One day in June, he and his colleagues were called into a room and told the paper was eliminating its arts and entertainment staff: The weekly would recycle copy from other papers in the chain. It was one of about 20,000 layoffs at Gannett under former CEO Craig Dubow, who retired last month due to medical issues and left the company with a $37.1 million golden parachute.
“First,” Wake says of his life post-job, “I went through my savings the way Jane’s Addiction goes through bass players. I hit up tons and tons of publications – local, regional, national. What I’ve observed is that as times get tough, freelance is the first thing they cut.” And publications are shrinking. “Spin just went bimonthly. The Rolling Stone I get in the mail is about as thin as a brochure. There will be more rats fighting for that same piece of cheese.”
Unpleasant as working for Gannett could be, Wake lived in a three-bedroom house, buying CDs or heading to bars when he wanted to. Now, he’s moved back to his hometown – Huntsville, Ala. — and has taken a room in the house he grew up in, now owned by his attorney brother. He writes for pay when he can, and lives off what he makes taking care of his 91-year-old grandmother. “It gives me something to do so I don’t have to go back to waiting tables,” he says. “I just turned 40.”
It’s hard not to feel like he’s going backward. When Wake had a job, he was able to make some forays into collecting art. “Now I have the same Stones poster I had in college… Do I go into PR? Marketing? I go from interviewing Slash to writing copy for a Denny’s menu? It’s gonna be a weird world for a while.”
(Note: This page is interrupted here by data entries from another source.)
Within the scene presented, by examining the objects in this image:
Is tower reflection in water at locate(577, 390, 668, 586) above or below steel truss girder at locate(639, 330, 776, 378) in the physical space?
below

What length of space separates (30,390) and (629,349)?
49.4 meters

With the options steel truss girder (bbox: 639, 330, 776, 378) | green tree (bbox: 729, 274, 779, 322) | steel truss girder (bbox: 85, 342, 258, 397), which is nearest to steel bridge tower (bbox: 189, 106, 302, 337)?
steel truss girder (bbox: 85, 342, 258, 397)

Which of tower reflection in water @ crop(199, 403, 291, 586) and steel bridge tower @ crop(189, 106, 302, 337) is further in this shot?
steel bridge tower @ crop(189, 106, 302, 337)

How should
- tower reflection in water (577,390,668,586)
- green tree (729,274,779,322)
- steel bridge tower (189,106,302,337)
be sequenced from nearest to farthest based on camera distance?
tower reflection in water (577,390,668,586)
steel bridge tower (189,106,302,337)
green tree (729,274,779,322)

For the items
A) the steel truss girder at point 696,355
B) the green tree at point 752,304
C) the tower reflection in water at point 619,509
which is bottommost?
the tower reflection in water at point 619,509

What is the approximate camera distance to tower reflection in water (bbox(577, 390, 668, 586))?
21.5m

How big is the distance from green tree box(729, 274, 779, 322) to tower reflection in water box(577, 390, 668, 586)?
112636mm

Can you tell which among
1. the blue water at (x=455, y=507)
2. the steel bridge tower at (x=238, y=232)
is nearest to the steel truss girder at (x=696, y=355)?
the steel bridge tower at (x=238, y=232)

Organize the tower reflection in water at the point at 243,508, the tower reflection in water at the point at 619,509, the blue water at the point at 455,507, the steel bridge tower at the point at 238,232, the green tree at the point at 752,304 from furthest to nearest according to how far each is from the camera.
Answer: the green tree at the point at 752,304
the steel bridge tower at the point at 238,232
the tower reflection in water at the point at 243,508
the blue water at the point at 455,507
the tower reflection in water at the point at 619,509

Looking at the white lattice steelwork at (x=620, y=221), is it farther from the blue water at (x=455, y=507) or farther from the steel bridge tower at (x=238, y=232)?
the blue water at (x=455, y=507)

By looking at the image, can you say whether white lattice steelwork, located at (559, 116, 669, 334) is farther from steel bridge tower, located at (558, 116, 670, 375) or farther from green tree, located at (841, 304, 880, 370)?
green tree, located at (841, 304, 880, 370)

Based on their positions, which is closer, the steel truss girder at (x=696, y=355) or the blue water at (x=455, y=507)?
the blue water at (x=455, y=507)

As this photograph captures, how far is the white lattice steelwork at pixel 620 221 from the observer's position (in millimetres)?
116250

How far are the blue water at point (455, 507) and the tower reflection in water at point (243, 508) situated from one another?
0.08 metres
As long as there are people willing to read, there will always be a need for people willing to write. Whether or not anyone will pay you for your words is another matter. There will always be a place for writers, but I’m not so sure there will always be one for journalists. It feels like an endangered profession.
This month counts as a good one for me. I submitted an article to The Root and they published it. It only took ten months since the last one they accepted.
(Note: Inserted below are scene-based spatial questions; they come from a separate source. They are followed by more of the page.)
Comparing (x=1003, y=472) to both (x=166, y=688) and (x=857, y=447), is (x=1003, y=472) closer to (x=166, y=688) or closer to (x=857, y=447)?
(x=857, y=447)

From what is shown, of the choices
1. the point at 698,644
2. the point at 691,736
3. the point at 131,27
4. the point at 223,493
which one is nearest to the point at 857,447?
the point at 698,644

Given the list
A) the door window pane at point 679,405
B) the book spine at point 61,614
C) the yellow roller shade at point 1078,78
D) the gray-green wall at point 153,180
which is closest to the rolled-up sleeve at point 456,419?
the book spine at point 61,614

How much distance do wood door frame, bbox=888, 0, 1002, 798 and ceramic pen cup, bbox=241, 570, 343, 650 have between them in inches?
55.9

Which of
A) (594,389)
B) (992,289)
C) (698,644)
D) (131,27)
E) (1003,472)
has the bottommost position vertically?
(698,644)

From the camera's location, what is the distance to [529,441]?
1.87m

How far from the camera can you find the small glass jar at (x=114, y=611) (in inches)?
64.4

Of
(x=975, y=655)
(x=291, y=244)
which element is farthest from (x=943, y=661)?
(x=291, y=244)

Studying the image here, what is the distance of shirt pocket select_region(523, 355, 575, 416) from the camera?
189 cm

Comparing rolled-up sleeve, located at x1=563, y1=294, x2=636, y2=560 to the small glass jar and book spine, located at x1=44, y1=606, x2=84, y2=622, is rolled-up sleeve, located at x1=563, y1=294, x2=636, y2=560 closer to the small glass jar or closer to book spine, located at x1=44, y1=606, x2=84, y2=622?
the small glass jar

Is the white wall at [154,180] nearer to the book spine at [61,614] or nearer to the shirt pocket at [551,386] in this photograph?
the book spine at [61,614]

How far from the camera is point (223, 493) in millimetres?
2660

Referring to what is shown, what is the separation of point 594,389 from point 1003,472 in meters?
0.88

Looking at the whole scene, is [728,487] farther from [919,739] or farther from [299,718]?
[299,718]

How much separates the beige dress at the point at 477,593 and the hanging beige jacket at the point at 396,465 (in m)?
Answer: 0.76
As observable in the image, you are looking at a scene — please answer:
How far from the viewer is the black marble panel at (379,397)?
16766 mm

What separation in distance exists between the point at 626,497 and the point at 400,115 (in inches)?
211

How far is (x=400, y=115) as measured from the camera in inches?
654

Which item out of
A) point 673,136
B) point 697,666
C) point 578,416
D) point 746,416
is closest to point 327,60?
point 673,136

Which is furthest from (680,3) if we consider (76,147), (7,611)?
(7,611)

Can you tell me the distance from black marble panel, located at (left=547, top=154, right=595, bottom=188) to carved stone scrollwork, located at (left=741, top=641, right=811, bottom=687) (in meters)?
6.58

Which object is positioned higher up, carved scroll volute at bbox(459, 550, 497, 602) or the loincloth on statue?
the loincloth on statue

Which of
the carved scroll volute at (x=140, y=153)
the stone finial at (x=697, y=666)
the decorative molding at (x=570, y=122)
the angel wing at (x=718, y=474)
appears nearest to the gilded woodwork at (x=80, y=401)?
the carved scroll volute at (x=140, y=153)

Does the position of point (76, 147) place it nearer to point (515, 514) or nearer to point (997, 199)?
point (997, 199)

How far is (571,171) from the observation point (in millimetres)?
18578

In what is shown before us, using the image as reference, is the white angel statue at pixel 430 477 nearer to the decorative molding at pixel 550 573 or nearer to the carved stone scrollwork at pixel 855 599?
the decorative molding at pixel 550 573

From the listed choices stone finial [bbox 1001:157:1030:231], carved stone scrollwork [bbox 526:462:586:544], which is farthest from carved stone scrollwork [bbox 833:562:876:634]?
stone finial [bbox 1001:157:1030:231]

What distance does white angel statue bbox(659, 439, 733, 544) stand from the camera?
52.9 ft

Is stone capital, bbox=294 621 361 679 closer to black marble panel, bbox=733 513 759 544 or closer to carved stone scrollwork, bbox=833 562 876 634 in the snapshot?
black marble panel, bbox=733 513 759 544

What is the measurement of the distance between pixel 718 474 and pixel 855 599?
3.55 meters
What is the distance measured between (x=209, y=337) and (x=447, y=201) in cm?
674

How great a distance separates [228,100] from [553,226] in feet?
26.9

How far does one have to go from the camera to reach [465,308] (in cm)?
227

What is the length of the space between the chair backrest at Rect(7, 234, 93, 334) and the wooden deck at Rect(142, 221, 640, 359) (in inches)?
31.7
You owe anyone money they’re willing to wait ten months before they get it? You can make a nice living as a freelancer, but it’s going to take a lot of writing for $25 bucks here and $100 bucks there before you make any money at it. That is if you can find a publisher who doesn’t expect you to write for nothing.
I wouldn’t tell a student today looking at a career to consider journalism. No way. If they ignored my advice and pursued the profession anyway, I’d tell them they better have a strong minor to fall back on. Clark Kent needs Superman more than the other way around.
Reporters should be considered an endangered species.